We performed a series of logistic ordinal regression analyses to control whether there were specific tests that were associated with relapsing. Preliminary results showed that for left temporal tumors these were: delayed verbal recall (b = −0.76, p = 0.04), face naming (b = −1.08, p = 0.01), object naming (b = −0.43, p = 0.04) and verbal fluency (b = −0.89, p = 0.008). When the tumor volume was included as covariate, only verbal fluency was predictive of relapsing (p = 0.048). In the case of frontal tumors, only patients’ performance on attentional matrices seemed to be associated with relapsing (b = −0.496, p = 0.03). When left frontal and temporal gliomas were considered together, object naming was the best predictor (b = −0.29, p = 0.05), even when the volume, site and grade were taken as covariates (p = 0.017).

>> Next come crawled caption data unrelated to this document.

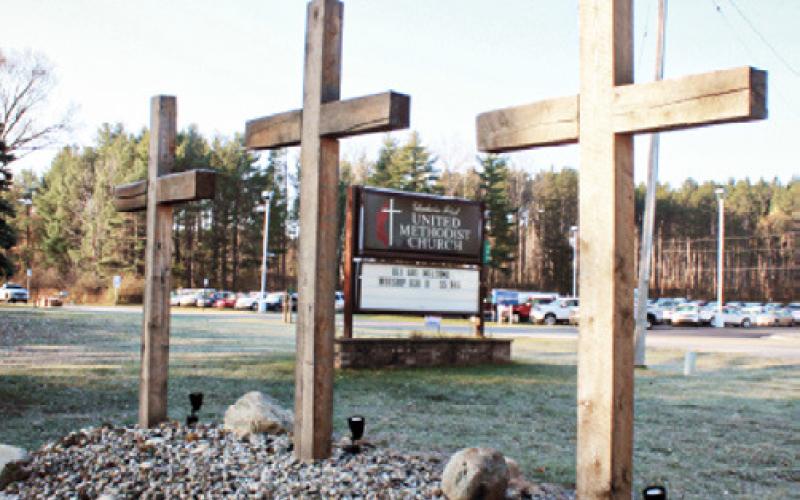 Free Second Saturday Supper slated for June 14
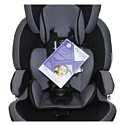 Mr Sandman Voyager Isofix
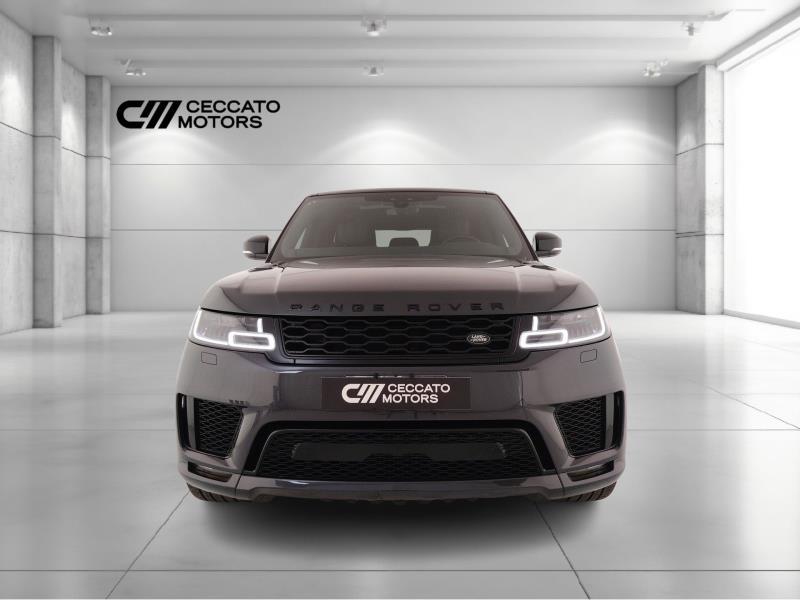 LAND ROVER Range rover sport 3.0d i6 mhev hse dynamic 249cv auto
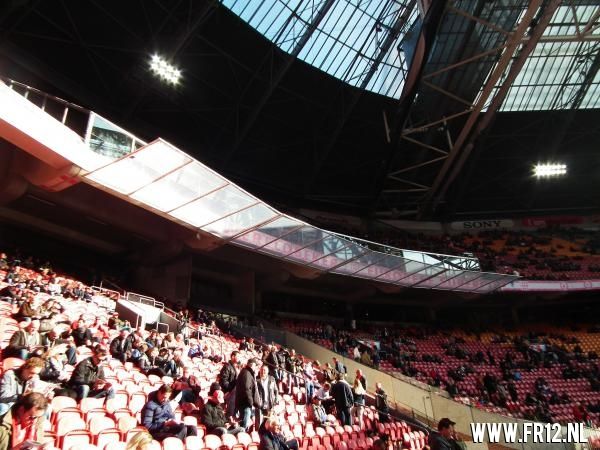 020 - Feyenoord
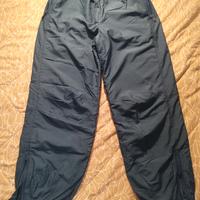 Pantalone da neve sci Samas taglia 50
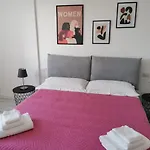 Apartman Dimora Nalu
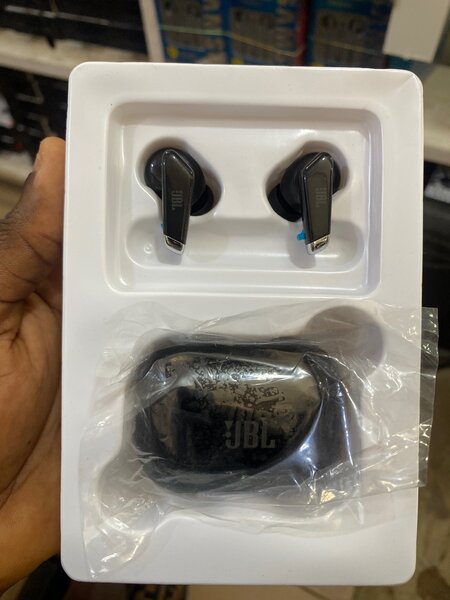 JBL Buds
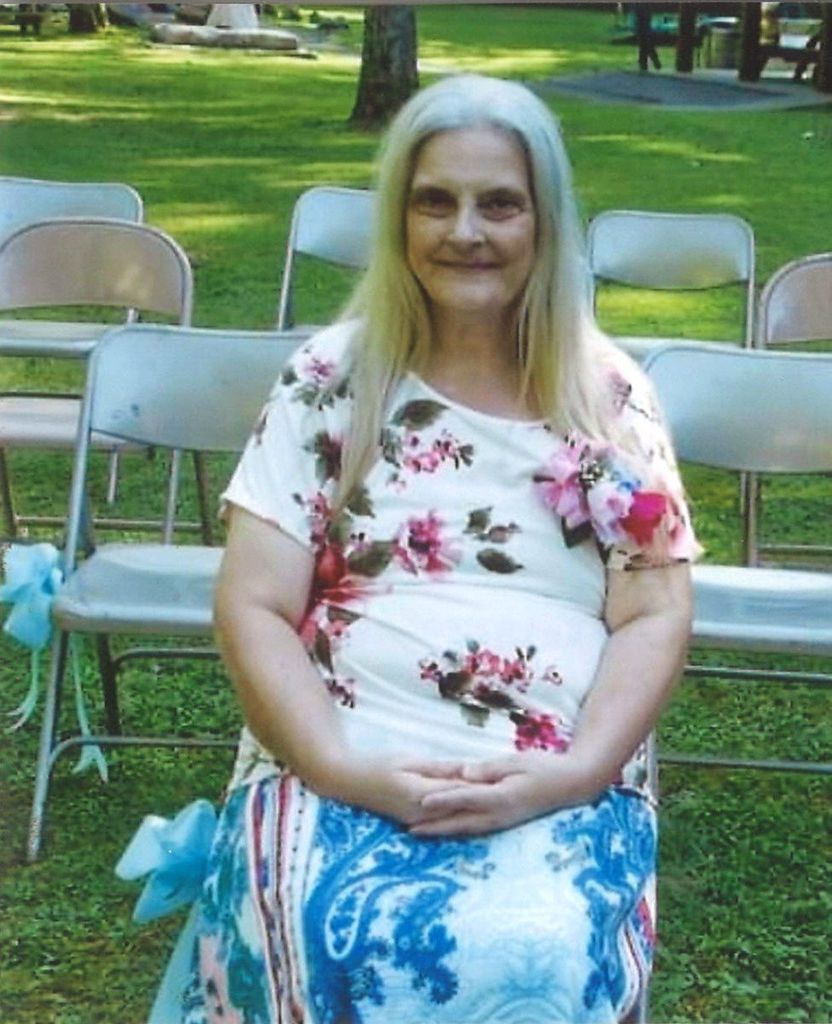 Anna Mullins Profile Photo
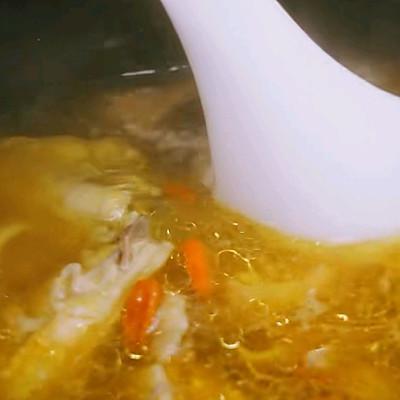 花胶鲍鱼猪骨 2026年花胶鲍鱼煲猪骨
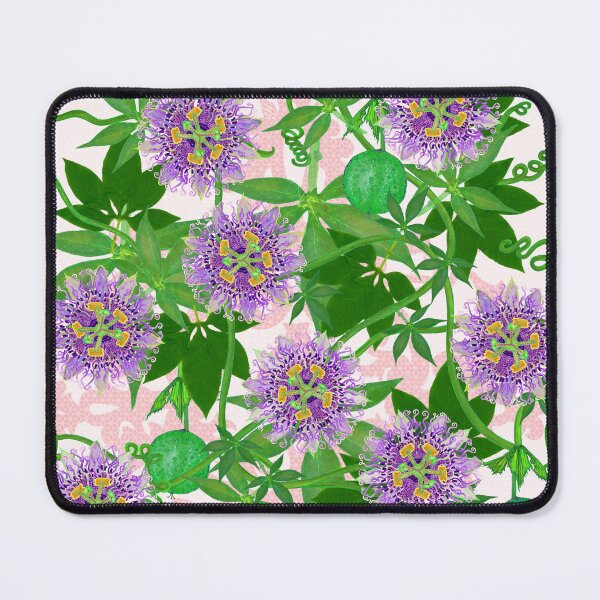 Item preview, Passiflora incarnata designed and sold by joancaronil.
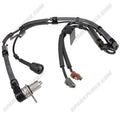 NGK auto part
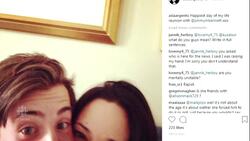 Asia Argento: From #MeToo activist to accused News Clip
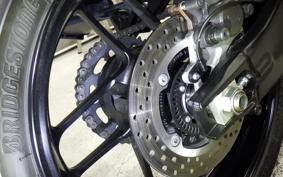 YAMAHA TRACER 9 GT RN70J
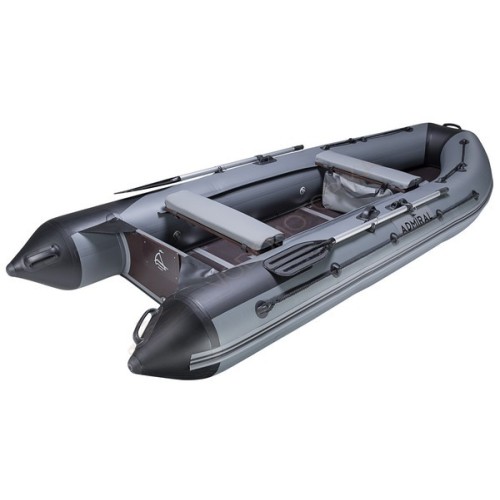 Надувная лодка Адмирал 375SL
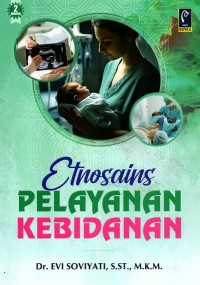 Image of Etnosains Pelayanan Kebidanan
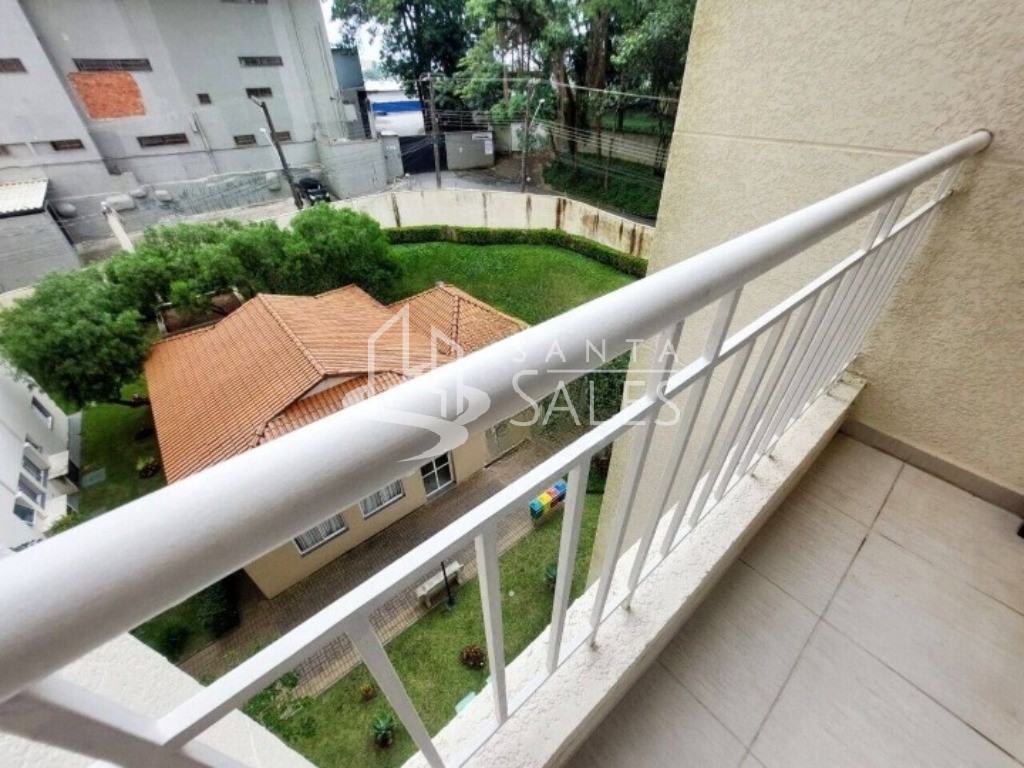 Apartamento, 2 quartos, 48 m² - Foto 36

We also performed a series of logistic regression to control for the effects of chemotherapy on test performance. When all relevant variables were taken into account (age, education, tumor size, grade, handedness, side and site of the tumor, scores before surgery), no effect was found in the available follow-up (6 months). As regards radiotherapy, only 20 patients in our series underwent this treatment. Given the limited number of patients, no analysis was performed on its effects.

Conclusions

First, we have presented the criteria that we have considered in developing our battery to assess LGG patients; second, we have reported the performance of our first sample of patients on this battery. Data concerning the predictive value of some test must be considered with caution, since several other variables (e.g., type of tumor, grade, etc.) need to be taken into account on a larger number of subjects.

Several issues, however, are worth considering. First, even when it remains in the normal range, the neuropsychological performance in patients with tumor removal decreases. More specifically, it decreases immediately after surgery and then improves, but at a 3-month follow-up it is typically still lower than at the pre-surgery interval (see Fig. 2).

Fig. 2
figure 2

Example of performance in verbal fluency on phonemic cue at three time intervals (T0 pre-surgery, T1 in the week after surgery, T2  after 3 months)

Therefore, a low, though still normal, pre-surgical performance does not give any safety margin to avoid cognitive impairments after removal. This information is relevant for both the patient and the surgeon, since it allows predicting surgery outcome and whether rehabilitation will be necessary. Once again, we do not argue that in these cases tumor removal should be partial, but that the patient has to be informed about the possible consequences.

Second, an informative neuropsychological evaluation requires time. It never occurred to us that a patient would refuse to complete the entire battery. However, we are aware that some clinicians prefer to reduce the time devoted to cognitive assessment. If an extensive battery cannot be performed, there are a number of tasks that need nonetheless to be included, since they are particularly sensitive to general, beside specific, brain damage, and these are: verbal fluency (6 min), picture naming of people and objects (about 15 min), verbal learning (15 min), the Weigl test or the trail-making task (5 min), the total time being about 45 min, which is the best compromise we can accept. Finally, it is recommended to perform a follow-up every 3 months to detect immediate changes that can be predictive of relapsing.